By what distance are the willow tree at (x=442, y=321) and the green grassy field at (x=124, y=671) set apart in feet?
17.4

---

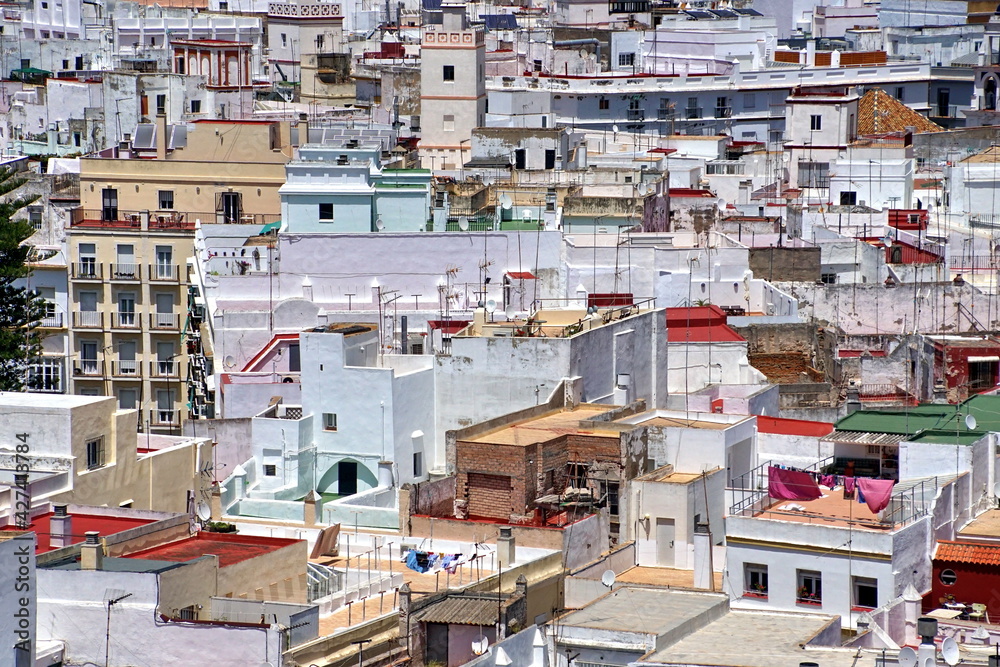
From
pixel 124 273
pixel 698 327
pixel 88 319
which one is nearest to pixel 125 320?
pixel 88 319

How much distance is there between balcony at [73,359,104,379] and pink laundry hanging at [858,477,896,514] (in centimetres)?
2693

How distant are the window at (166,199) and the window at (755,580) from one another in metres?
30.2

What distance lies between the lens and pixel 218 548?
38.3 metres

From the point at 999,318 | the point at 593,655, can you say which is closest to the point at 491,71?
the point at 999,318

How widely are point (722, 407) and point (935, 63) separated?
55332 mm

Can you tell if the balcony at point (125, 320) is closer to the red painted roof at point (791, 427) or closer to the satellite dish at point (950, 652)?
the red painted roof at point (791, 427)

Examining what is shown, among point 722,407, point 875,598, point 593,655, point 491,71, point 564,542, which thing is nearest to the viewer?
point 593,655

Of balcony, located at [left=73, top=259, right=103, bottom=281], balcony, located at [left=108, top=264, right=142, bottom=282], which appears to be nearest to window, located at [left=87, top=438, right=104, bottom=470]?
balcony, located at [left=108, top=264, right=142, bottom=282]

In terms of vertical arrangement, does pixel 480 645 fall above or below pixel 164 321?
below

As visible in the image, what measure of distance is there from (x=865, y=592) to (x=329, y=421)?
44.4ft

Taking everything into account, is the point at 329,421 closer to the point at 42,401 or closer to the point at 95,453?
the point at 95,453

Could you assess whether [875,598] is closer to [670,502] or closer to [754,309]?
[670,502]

Required work
Identify each of the rows above that contains the string "below" and copy those rows in full.

Task output
In terms of vertical arrangement, does pixel 480 645 fall above or below pixel 164 321?
below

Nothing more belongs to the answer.